TOBB Trade Registry Gazette OCR REST API

A REST API that searches companies on the TOBB Trade Registry Gazette, downloads the relevant gazette PDFs, processes them with a three-tier OCR pipeline, and returns structured JSON.

Features

Trade Name Search: Search the TOBB Trade Registry Gazette by trade name, enriched with gazette PDF URLs
PDF OCR: Three-tier OCR pipeline (pdfplumber text layer → column-aware pytesseract → OCRmyPDF fallback)
Column Detection: Automatic multi-column layout detection and per-column OCR with OpenCV preprocessing
CAPTCHA Solving: Local Tesseract OCR captcha solving (no third-party services)
Automatic Session Management: PHP session tracking, 30min TTL, automatic re-authentication
Resilient Auth: Login retries with cookie cleanup between attempts; session-level re-auth on failure
Turkish Character Normalization: Unicode NFC normalization for external systems (n8n, etc.) and automatic I→İ fallback via unicode_tr
Search Retry: Search retries with delay; if not found, retried with Turkish uppercase conversion (ASCII I→İ)
PDF Re-auth: If a PDF fetch returns HTML instead of PDF (expired session), the system re-authenticates and retries
Partial Failure Tolerance: A single PDF failure does not stop the entire batch
Easy Docker Deployment: Up and running with a single command

Requirements

Python 3.11+
Tesseract OCR (tesseract-ocr, tesseract-ocr-tur)
OCRmyPDF, Ghostscript, Unpaper
TOBB Trade Registry Gazette membership credentials (email + password)

Installation

From GitHub Container Registry (Quickest)

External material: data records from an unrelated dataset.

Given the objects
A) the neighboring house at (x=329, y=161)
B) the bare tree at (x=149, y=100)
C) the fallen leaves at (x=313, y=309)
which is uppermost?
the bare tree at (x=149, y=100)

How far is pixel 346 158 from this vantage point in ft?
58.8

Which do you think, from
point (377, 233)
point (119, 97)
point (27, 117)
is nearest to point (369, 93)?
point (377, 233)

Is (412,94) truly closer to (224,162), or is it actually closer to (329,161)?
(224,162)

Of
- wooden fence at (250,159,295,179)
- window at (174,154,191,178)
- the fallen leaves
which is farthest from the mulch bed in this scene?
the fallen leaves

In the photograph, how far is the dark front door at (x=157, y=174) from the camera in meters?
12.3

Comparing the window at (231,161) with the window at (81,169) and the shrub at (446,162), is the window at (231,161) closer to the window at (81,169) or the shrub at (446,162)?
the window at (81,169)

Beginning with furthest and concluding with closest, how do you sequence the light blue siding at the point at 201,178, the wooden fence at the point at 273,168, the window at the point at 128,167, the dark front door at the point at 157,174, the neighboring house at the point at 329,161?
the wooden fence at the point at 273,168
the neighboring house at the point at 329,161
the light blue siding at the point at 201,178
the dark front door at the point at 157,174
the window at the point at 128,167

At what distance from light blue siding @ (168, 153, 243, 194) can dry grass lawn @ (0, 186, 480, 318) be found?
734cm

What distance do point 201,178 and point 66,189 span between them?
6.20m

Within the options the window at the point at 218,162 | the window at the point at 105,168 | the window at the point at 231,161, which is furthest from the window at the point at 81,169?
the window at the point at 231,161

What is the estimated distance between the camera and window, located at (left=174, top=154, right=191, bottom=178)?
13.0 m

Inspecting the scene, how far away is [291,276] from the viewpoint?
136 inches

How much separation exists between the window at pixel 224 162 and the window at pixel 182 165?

# 1. Create .env with your TOBB credentials
cat <<EOF > .env
TOBB_LOGIN_EMAIL=your@email.com
TOBB_LOGIN_PASSWORD=yourpassword
EOF

# 2. Pull and run
docker pull ghcr.io/umyigittr/tobb-ocr-rest-api:latest
docker run -p 8000:8000 --env-file .env ghcr.io/umyigittr/tobb-ocr-rest-api:latest

Build Locally with Docker

# 1. Create the .env file and set your TOBB login credentials
cp .env.example .env
# Update TOBB_LOGIN_EMAIL and TOBB_LOGIN_PASSWORD in .env

# 2. Build and run the Docker image
docker build -t tobb-ocr-api -f docker/Dockerfile .
docker run -p 8000:8000 tobb-ocr-api

Switching Users: To use a different TOBB account, update TOBB_LOGIN_EMAIL and TOBB_LOGIN_PASSWORD in the .env file and re-run docker build.

Manual Installation

# System dependencies (Ubuntu/Debian)
sudo apt install tesseract-ocr tesseract-ocr-tur ocrmypdf ghostscript unpaper

# Python environment
python3 -m venv .venv
source .venv/bin/activate
pip install -e ".[dev]"

# Create the .env file
cp .env.example .env
# Set your TOBB login credentials in .env

# Run
uvicorn app.main:app --host 0.0.0.0 --port 8000

Configuration

All settings are managed via the .env file:

Variable	Default	Description
`TOBB_BASE_URL`	`https://www.ticaretsicil.gov.tr`	Site URL
`TOBB_LOGIN_EMAIL`	(required)	Login email
`TOBB_LOGIN_PASSWORD`	(required)	Login password
`REQUEST_TIMEOUT`	`30`	HTTP timeout (seconds)
`MAX_RETRIES`	`3`	Max HTTP retries
`BACKOFF_FACTOR`	`0.5`	Exponential backoff factor
`VERIFY_SSL`	`false`	SSL verification
`RATE_LIMIT_DELAY`	`1.0`	Delay between requests (seconds)
`OCR_LANG`	`tur`	Tesseract language
`OCR_DPI`	`300`	Image render resolution for OCR
`OCR_COLUMN_DETECTION`	`true`	Enable multi-column layout detection
`OCR_MIN_COLUMN_GAP_PX`	`4`	Minimum pixel gap to detect column boundary
`OCR_BINARIZE_BLOCK_SIZE`	`31`	Adaptive threshold block size
`OCR_DENOISE_STRENGTH`	`10`	OpenCV denoising strength
`MAX_PDF_MB`	`20`	Max PDF size (MB)
`CAPTCHA_MAX_ATTEMPTS`	`5`	Max captcha attempts
`LOG_LEVEL`	`INFO`	Log level
`DEBUG`	`false`	Debug mode
`PDF_DOWNLOAD_DIR`	`/tmp/tobb_pdfs`	Temporary PDF directory

API Usage

Health Check

curl http://localhost:8000/api/v1/health

{"status": "ok", "service": "tobb-ocr-rest-api"}

Trade Name Search

curl -X POST http://localhost:8000/api/v1/search \
  -H "Content-Type: application/json" \
  -d '{"trade_name": "ALTINKAYA ELEKTRONİK"}'

{
  "query": "ALTINKAYA ELEKTRONİK",
  "total_results": 1,
  "total_records": 5,
  "results": [
    {
      "title": "ALTINKAYA ELEKTRONİK CİHAZ KUTULARI SANAYİ TİCARET ANONİM ŞİRKETİ",
      "registry_no": "123456",
      "tsm": "ANKARA",
      "pdf_urls": [
        "https://www.ticaretsicil.gov.tr/view/hizlierisim/pdf_goster.php?Guid=abc-123",
        "https://www.ticaretsicil.gov.tr/view/hizlierisim/pdf_goster.php?Guid=def-456"
      ]
    }
  ]
}

PDF Text Extraction (OCR)

Provide a pdf_url from the search results and the system handles the rest (login → PDF download → OCR → raw text).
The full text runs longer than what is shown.